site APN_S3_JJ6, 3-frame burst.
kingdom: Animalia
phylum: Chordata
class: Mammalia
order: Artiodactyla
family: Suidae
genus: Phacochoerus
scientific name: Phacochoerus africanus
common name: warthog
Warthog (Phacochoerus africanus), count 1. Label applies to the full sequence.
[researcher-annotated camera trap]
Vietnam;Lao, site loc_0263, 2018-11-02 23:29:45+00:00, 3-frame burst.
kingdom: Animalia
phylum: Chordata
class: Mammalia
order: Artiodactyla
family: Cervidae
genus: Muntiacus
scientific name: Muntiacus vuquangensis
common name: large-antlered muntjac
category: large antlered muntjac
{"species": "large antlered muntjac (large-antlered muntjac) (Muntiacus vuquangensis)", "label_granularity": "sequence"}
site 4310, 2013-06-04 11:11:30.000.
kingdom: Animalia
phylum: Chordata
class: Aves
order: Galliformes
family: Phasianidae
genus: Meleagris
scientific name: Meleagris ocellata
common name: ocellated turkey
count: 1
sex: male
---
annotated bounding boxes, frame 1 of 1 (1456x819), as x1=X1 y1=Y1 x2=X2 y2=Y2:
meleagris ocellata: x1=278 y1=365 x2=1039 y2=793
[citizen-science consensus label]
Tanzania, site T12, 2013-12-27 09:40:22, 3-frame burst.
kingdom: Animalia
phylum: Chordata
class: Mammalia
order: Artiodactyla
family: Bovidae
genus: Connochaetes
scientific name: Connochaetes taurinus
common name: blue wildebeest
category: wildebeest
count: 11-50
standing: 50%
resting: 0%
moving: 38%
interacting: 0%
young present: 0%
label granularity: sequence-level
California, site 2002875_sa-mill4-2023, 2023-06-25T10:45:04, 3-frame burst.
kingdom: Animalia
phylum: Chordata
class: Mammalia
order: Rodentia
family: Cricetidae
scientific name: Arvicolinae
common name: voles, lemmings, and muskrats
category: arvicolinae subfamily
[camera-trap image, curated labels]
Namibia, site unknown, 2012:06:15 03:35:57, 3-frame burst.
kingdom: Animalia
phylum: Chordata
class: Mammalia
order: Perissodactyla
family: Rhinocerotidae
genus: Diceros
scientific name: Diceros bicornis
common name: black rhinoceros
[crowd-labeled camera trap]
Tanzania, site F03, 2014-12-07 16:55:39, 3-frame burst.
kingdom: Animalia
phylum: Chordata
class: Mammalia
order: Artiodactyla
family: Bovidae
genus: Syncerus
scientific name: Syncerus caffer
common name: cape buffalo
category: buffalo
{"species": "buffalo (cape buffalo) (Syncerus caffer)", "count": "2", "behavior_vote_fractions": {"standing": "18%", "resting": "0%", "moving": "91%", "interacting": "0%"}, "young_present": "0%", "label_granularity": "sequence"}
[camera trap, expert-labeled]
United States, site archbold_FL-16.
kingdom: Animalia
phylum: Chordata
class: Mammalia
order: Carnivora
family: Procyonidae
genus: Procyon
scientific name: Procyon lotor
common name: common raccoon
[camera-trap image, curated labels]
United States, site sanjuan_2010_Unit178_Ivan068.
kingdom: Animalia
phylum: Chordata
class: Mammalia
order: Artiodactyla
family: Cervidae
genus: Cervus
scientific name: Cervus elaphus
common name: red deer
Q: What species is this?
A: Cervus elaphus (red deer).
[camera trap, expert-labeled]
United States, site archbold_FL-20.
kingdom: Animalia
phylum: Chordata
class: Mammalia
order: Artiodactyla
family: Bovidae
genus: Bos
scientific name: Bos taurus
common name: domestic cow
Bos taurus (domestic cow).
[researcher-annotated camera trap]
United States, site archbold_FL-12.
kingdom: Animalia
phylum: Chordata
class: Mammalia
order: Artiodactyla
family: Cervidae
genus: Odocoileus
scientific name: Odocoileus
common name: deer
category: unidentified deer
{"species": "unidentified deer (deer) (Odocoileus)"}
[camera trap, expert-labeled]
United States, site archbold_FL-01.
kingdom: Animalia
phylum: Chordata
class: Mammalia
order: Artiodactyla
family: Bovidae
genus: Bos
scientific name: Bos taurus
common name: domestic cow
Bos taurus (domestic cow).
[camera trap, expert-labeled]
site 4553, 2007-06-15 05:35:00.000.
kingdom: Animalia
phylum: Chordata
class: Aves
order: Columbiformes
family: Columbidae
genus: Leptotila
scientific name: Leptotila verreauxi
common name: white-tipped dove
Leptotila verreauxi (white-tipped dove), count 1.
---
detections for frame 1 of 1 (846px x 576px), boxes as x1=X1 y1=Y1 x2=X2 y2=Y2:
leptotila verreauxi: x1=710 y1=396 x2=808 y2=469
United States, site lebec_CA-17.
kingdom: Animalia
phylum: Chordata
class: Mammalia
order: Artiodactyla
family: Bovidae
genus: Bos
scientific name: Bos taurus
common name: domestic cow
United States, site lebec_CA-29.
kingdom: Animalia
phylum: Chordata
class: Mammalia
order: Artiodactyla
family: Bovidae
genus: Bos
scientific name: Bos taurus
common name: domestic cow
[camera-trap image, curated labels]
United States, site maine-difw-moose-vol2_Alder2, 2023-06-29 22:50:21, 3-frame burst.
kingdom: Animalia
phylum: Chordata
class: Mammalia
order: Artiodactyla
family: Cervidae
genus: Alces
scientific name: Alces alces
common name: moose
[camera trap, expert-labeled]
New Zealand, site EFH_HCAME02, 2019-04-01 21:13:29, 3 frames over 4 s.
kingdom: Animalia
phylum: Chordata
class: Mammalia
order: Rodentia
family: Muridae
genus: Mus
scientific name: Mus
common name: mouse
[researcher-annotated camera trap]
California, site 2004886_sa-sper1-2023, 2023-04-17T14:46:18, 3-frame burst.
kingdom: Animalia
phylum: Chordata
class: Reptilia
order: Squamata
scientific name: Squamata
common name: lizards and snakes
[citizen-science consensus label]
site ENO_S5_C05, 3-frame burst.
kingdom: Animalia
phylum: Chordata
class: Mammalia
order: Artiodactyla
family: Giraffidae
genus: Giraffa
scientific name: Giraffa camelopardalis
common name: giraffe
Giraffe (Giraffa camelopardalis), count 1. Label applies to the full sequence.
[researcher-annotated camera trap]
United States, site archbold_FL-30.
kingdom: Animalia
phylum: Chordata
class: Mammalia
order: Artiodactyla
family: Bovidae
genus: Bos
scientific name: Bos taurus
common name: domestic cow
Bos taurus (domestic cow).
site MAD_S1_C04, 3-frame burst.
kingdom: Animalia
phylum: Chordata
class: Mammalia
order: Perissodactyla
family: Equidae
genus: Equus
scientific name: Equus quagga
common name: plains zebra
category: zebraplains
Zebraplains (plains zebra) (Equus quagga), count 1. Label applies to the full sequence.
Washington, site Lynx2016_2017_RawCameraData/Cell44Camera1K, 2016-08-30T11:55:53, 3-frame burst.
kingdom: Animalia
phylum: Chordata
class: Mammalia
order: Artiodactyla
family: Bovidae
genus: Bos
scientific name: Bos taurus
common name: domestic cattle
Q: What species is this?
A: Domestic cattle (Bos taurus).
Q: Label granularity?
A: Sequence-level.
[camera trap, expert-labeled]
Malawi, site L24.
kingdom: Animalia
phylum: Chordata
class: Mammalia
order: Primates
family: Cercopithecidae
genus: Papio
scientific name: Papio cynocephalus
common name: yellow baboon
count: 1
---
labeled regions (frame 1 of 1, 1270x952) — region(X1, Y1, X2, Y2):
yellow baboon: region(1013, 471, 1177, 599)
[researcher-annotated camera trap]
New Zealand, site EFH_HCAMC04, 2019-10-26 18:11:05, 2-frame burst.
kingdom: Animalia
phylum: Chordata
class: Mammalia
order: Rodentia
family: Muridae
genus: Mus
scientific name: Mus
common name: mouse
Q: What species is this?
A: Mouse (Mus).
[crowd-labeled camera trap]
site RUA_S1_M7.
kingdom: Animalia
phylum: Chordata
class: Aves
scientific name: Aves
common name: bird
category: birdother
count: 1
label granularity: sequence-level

## [Task objective]
Check all the records above and select each line where the string "buffalo" is found.

## [Response]
common name: cape buffalo
category: buffalo
{"species": "buffalo (cape buffalo) (Syncerus caffer)", "count": "2", "behavior_vote_fractions": {"standing": "18%", "resting": "0%", "moving": "91%", "interacting": "0%"}, "young_present": "0%", "label_granularity": "sequence"}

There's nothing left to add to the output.